俺の入院日記 その12
次の日のことだ。
朝食の後、大河内美奈から声をかけられた。
今まで挨拶をしても、つんとして何も返さなかった彼女が、向こうから積極的に声をかけてきたのだ。
それも普通の接し方じゃない。
明らかに何だか彼に女性として興味がある。そんな風にしか思えない態度だったという。
確かに彼女は美人ではあるが、壮太にとっては好みのタイプだった訳ではない。
しかも、である。
消灯後に、彼の病室(当時はまだ隣のベッドが空いていた)にそっと忍び込んできたという。
流石に大人しい壮太もこれには辟易し、はっきり、
『折角だけど貴方はタイプじゃない。僕が好きなのは声優の横川めぐちゃんなんです』
と告げたという。
自分の容姿に並々ならぬ自信を持っていた美奈は、まさか自分がふられるとは思ってもいなかったんだろう。
憤然として部屋から出て行った。
それからというもの、彼に対する『いじめ』が始まったのだそうだ。
それも、直接彼女が何かしてくるというのではなく、第三者を介して、つまりは俺が目撃したような、ああいった光景が度々続くようになったという。

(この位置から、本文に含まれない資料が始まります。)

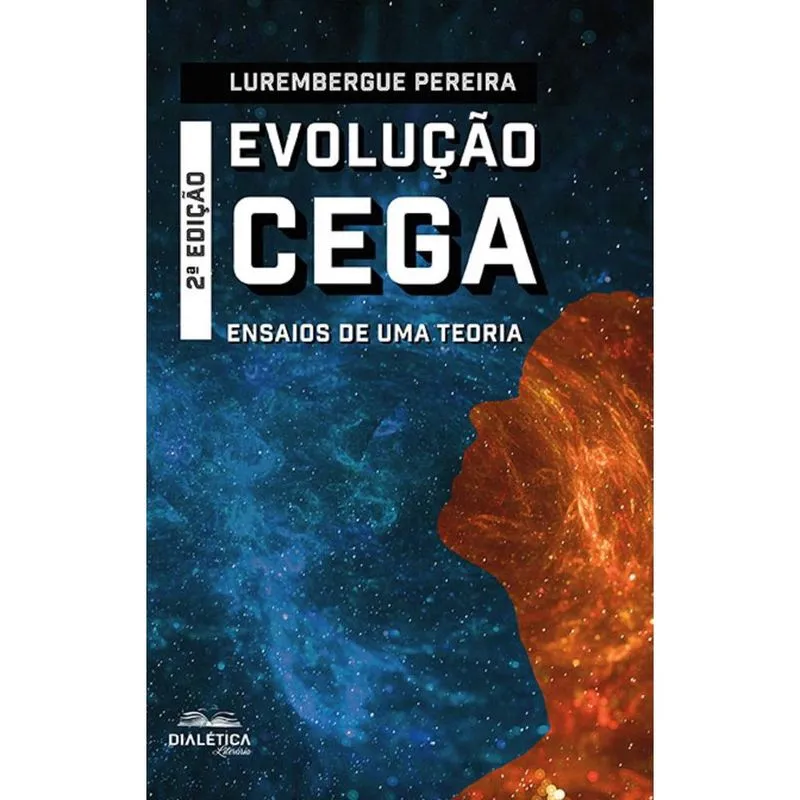 Evolução Cega - Ensaios de uma teoria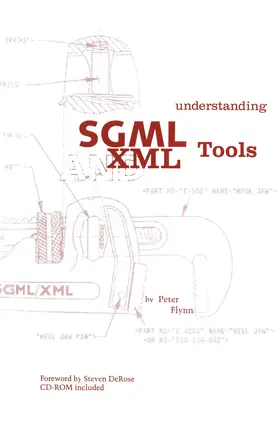 Flynn |  Understanding SGML and XML Tools | Buch |  Sack Fachmedien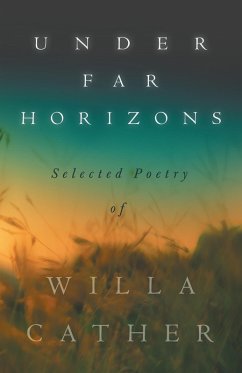 Under Far Horizons - Selected Poetry of Willa Cather (eBook, ePUB) - Willa Cather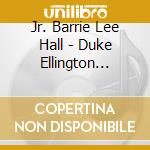 Jr. Barrie Lee Hall - Duke Ellington Small Band cd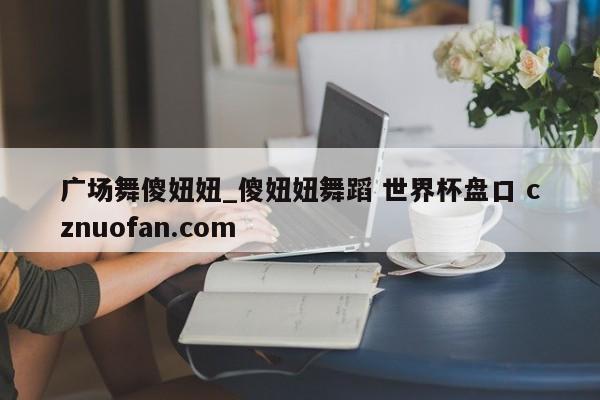 广场舞傻妞妞_傻妞妞舞蹈 世界杯盘口 cznuofan.com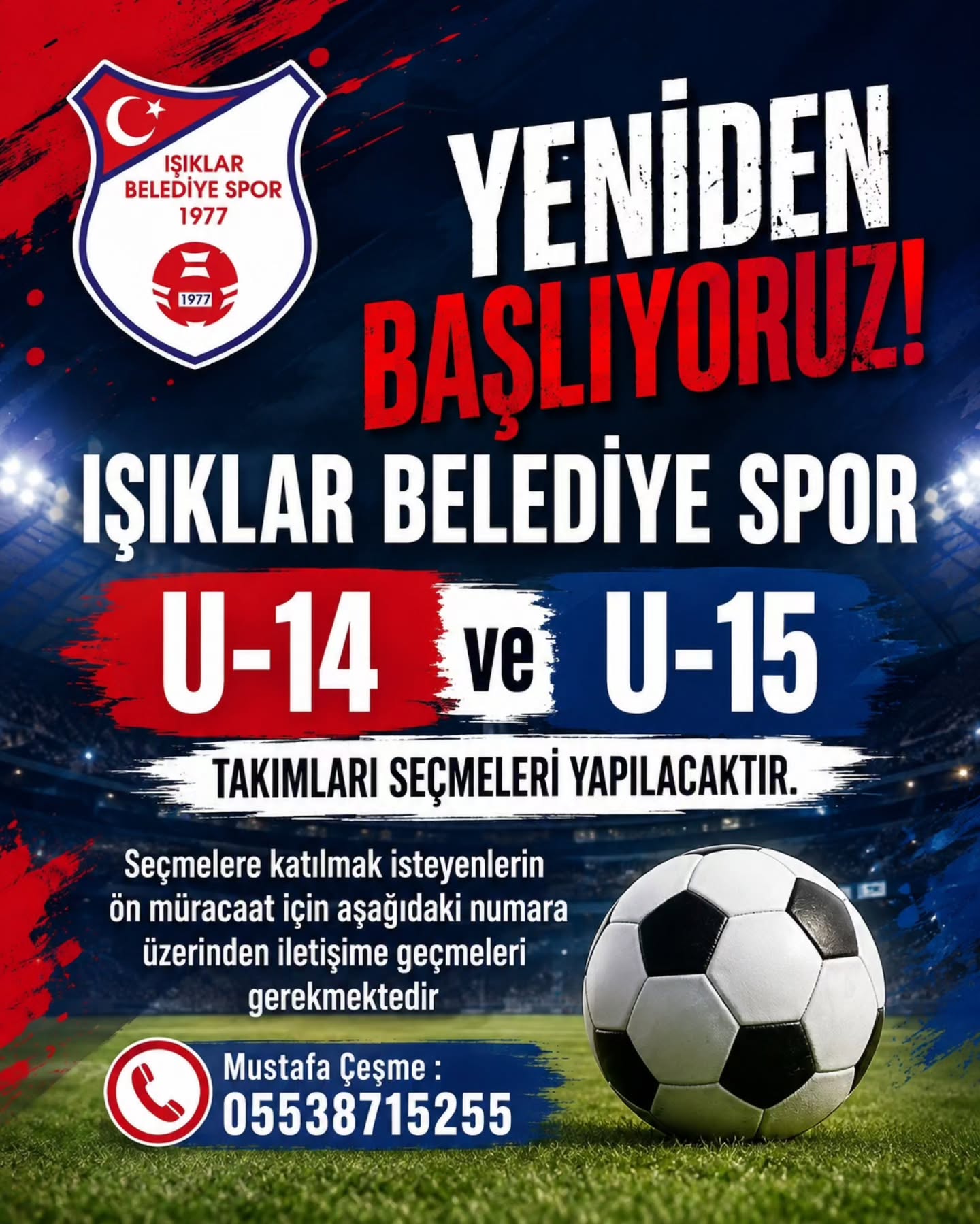 Işıklar Spor Kulübü U-14 ve U-15 Seçmeleri Başlıyor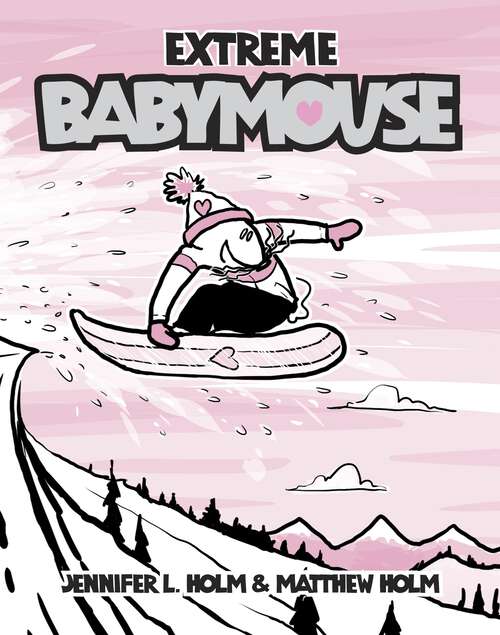 Book cover of Babymouse #17: Extreme Babymouse (Babymouse #17)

たまりかねて彼は看護師に何度か訴えてみたものの、まるで相手にしてくれない。
それどころか、主治医さえも、
『考えすぎでしょう』
と、素っ気なく言われるだけであった。
我慢の限界に来ていた彼は、
『任意入院』を盾に何度か退院させてくれとも訴えてみた。
しかし、どうしたものか、それすらも認めてくれない。
彼にとっての唯一の癒しは、看護師の遠山みつきさんの存在だった。
流石に幾ら何でも患者が看護師をいじめるわけにもいかない。
彼女だけが何かと味方にはなってくれているが・・・・。
『なるほど、な・・・・』
俺は内緒で隠しておいたシガレットケースを取り出し、中からつまみ出したシナモンスティックを咥えた。
『ごめんなさい。検温の時間です』
その日の夕方、四時前のことだ。
看護師が検温にやってきた。
今日の担当は偶然にも『遠山みつき』だ。
この狭い病棟の中で、唯一自分の味方だと、彼が自認しているあの女性だ。
壮太も彼女が部屋に入ってくると、嬉しさを満面に浮かべている。
俺もさりげない風を装って、彼女の行動を観察していた。
彼女は俺と壮太の体温チェックを終えると、いつものように普通に部屋を出ていった。
彼女が出て行ったのを確認して、俺は壮太のベッドに近づき、借りていたCD返すふりをしながら、ベッドの下を探った。
(やっぱり、な)
俺は心の中でそう呟くと、
『ああ、トイレに行ってくるわ』
壮太に断って、俺は彼女の後を追うように部屋を出る。
『ちょっと』
俺は廊下を歩いてゆく遠山看護師の後ろから声をかけた。
彼女は明らかにどきりとしたようだ。
『今、壮太のベッドの下に、何か仕掛けたろ?』
『な、何のことですか?』
俺はスウェットのポケットから、丸く平たい円盤のような形をしたものを取り出してみせた。
『盗聴器だろ?前にも仕掛けてあったよな?』
俺は前に外した、同じものを彼女に見せた。
『おかしいと思ったんだよ・・・・他人の病室に疑いもなく入れるのは、看護師か医者しかいないからな・・・・しかし医者は滅多に病室までは来ない。となると答えは一つしかない』
『こ、このことを先生に・・・・?』
『いや、言ってもしょうがないだろ?どうせあの医者だってぐるなんだから』
『乾さん、貴方は一体?』
『俺は探偵・・・・中村壮太の両親に依頼を受けた』
彼女の眼から大粒の涙が溢れた。